Extracted records:

########################################

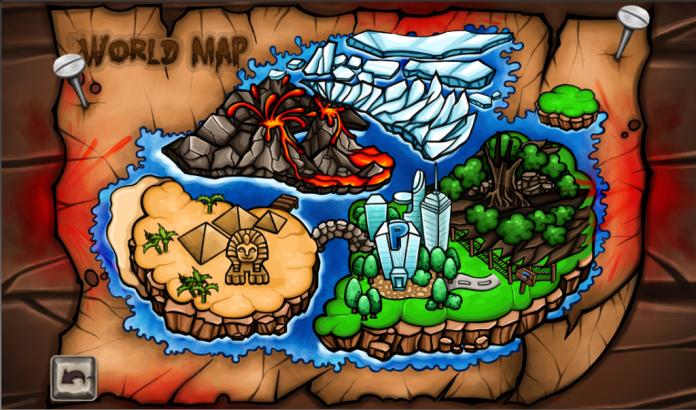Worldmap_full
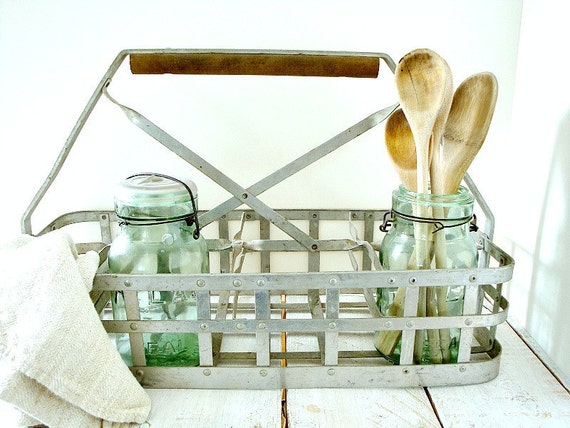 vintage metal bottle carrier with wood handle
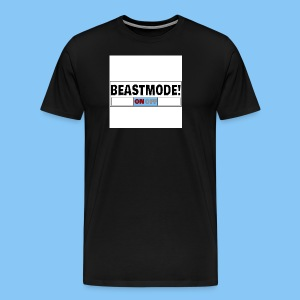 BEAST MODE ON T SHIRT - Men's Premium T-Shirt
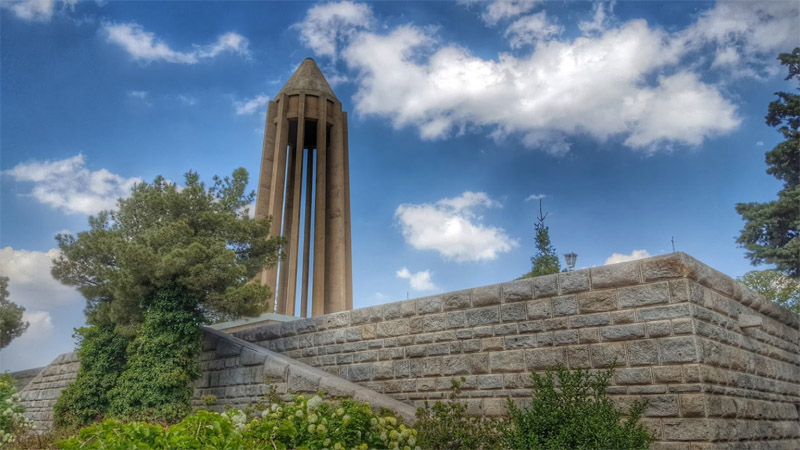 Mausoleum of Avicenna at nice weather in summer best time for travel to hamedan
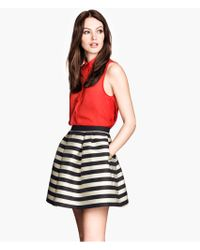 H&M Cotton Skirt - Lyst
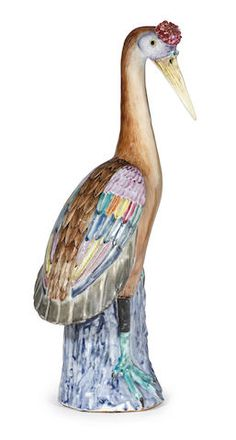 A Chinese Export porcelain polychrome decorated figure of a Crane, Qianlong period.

########################################

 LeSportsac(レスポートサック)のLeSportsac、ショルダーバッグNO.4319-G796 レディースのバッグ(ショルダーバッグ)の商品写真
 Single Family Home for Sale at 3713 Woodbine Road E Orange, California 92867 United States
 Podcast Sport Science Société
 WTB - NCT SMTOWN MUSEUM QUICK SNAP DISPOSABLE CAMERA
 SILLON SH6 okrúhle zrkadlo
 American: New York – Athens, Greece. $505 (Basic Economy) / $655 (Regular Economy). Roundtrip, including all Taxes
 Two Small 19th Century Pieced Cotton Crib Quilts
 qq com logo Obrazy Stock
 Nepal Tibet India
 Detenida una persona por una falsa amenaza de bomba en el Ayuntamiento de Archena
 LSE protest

########################################

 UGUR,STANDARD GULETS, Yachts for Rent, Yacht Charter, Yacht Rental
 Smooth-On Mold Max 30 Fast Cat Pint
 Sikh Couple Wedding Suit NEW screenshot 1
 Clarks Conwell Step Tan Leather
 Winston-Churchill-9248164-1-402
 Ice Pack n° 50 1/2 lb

########################################

— WHAT YOU HAVE TO DO —
Would you copy the lines above exactly, starting with the one that has "Worldmap_full" and ending with the one that has "A Chinese Export", both included, without the pictures?

— TASK SOLUTION —
Worldmap_full
 vintage metal bottle carrier with wood handle
 BEAST MODE ON T SHIRT - Men's Premium T-Shirt
 Mausoleum of Avicenna at nice weather in summer best time for travel to hamedan
 H&M Cotton Skirt - Lyst
 A Chinese Export porcelain polychrome decorated figure of a Crane, Qianlong period.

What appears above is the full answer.